Liputan6.com, Jakarta - Iuran BPJS Kesehatan kembali naik. Hal ini disampaikan langsung oleh Presiden Joko Widodo atau Jokowi.

Kenaikan iuran BPJS Kesehatan ini tertuang dalam Peraturan Presiden (Perpres) Nomor 64 tahun 2020 tentang Perubahan Kedua Atas Perpres Nomor 82 tahun 2018 tentang Jaminan Kesehatan.

Perpres itu diteken Jokowi pada 5 Mei 2020. Kenaikan iuran berlaku bagi peserta mandiri Pekerja Bukan Penerima Upah (PBPU) dan Bukan Pekerja (BP).

Kepala Humas BPJS Kesehatan Iqbal Anas Ma'ruf mengatakan, pemerintah telah menerbitkan kebijakan baru yang mengatur besaran iuran JKN-KIS yang baru. Langkah ini merupakan bentuk komitmen pemerintah dalam menjalankan putusan Mahkamah Agung.

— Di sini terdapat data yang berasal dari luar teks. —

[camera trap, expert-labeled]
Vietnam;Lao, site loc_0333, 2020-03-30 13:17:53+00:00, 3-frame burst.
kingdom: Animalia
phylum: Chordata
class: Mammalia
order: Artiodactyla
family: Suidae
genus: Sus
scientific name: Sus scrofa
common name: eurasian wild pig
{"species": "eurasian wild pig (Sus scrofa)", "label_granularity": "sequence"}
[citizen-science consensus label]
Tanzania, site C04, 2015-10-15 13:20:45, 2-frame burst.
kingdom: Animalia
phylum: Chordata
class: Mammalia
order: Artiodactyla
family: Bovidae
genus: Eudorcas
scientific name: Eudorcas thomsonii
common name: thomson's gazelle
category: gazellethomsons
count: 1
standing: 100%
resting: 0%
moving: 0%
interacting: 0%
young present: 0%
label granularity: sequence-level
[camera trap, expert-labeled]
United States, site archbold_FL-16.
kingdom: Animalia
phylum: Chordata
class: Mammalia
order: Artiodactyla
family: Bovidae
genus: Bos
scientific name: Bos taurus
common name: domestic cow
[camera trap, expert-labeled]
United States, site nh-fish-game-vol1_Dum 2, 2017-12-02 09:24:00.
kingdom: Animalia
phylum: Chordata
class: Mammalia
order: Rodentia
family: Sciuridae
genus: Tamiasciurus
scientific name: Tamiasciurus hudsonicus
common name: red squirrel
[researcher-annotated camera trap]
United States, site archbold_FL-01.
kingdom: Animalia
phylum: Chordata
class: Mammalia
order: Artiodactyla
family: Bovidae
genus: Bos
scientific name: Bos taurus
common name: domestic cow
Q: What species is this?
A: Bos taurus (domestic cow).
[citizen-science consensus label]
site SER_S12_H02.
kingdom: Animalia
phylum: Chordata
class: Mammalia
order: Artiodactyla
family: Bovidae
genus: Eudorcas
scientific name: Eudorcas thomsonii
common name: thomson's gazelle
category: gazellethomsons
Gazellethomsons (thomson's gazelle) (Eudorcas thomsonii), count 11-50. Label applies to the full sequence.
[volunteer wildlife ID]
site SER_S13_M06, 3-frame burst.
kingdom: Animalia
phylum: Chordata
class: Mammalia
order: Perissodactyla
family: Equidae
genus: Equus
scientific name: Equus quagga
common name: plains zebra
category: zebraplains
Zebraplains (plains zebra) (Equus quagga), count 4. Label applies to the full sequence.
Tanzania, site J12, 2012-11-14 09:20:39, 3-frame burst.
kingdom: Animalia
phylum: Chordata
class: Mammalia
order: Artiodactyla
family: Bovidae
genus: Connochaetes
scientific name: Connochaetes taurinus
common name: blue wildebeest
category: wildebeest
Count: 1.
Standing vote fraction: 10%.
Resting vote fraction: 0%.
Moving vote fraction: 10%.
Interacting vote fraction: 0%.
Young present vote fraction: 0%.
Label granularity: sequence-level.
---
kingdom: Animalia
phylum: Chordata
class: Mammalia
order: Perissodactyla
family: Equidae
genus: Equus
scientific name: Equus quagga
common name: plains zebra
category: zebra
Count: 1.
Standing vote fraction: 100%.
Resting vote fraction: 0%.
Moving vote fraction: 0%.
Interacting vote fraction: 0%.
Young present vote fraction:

"Perpres yang baru ini juga telah memenuhi aspirasi masyarakat seperti yang disampaikan wakil-wakil rakyat di DPR RI, khususnya dari para Anggota Komisi IX, untuk memberikan bantuan iuran bagi peserta Pekerja Bukan Penerima Upah (PBPU)/mandiri dan Bukan Pekerja kelas III," ujar Iqbal kepada merdeka.com, Jakarta, Rabu (13/5/2020).

Kenaikan iuran BPJS Kesehatan ini pun menuai pro kontra, lantaran kita tengah menghadapi pandemi Corona Covid-19.

Bahkan, Badan Pengurus Pusat Himpunan Pengusaha Muda Indonesia (BPP Hipmi) memohon kepada pemerintah untuk menunda kenaikan iuran BPJS Kesehatan di tengah masa pandemi virus Corona Covid-19.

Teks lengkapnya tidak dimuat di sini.